JOSÉ HENRIQUE MARIANTE

A famosa imagem que não existia da câmera do carro de Senna apareceu esta semana. Roberto Cabrini obteve a fita e a mostrou no ``Jornal Nacional".
A cena, curiosamente, se desvanece instantes antes de esclarecer as causas do acidente que vitimou o tricampeão mundial em Imola.
O aparecimento da fita, porém, já é notícia. A existência dela foi negada por todos envolvidos, de Frank Williams a Bernie Ecclestone. Até o procurador Maurizio Passarini, que comanda o inquérito da Justiça italiana para apurar o acidente, fez tal afirmação.
Mentiram, se esqueceram ou o quê? O resto da fita não existe, dizem eles agora. Quem acredita nisso? Qualquer dia a imagem completa aparecerá e todos, cínicos, mostrarão seus sorrisos amarelos como fizeram na reportagem da Globo.

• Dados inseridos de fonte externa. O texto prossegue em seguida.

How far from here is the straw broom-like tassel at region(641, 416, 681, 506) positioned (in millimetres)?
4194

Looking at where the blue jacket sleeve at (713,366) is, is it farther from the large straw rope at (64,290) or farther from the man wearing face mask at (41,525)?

A cena pode até não esclarecer nada do acidente. Mas omiti-la do público não é correto pois foi nesse (ainda) hiato que Senna morreu.
Um espetáculo de horror e sangue, que não se materializou na cabeça das pessoas. Ninguém viu o corpo. E o que vem acontecendo desde então é mórbido, quando não descamba para o ridículo.
A F-1 readquiriu um confortável equilíbrio e Senna foi transformado em mártir, ícone.
É possível comprar o livro sobre sua vida pelo telemarketing, gastar US$ 4.000 para ter uma réplica de seu capacete ou ser japonês e fazer um ``Senna Tour" pelo Brasil.
Daqui a alguns meses será possível comprar a bicicleta, o relógio, o barco etc. Quem tiver muito dinheiro, também, poderá comprar um Audi pelo simples fato de ele ser vendido pela Senna Import.
O lucro, dizem, irá para a fundação que o reverterá para obras assistenciais. O fato é que o negócio todo cheira à exploração e parece antiético.
Uma empresa comprar os direitos da marca Senna para ajudar crianças carentes é louvável. Utilizá-la em seus produtos e aumentar as vendas, porém...
O certo é que o procurador Passarini está com um belo pepino nas mãos. E este repórter duvida que alguém seja condenado de fato. A culpa toda deverá recair na tal barra de direção, que, por algum motivo, quebrou.
Uma fatalidade, explicação mais do que suficiente para uma morte sem identidade. Senna não morreu na Tamburello.
Para todos, sem exceção, não interessa a imagem que não existe. Rostos dilacerados não vendem bicicletas.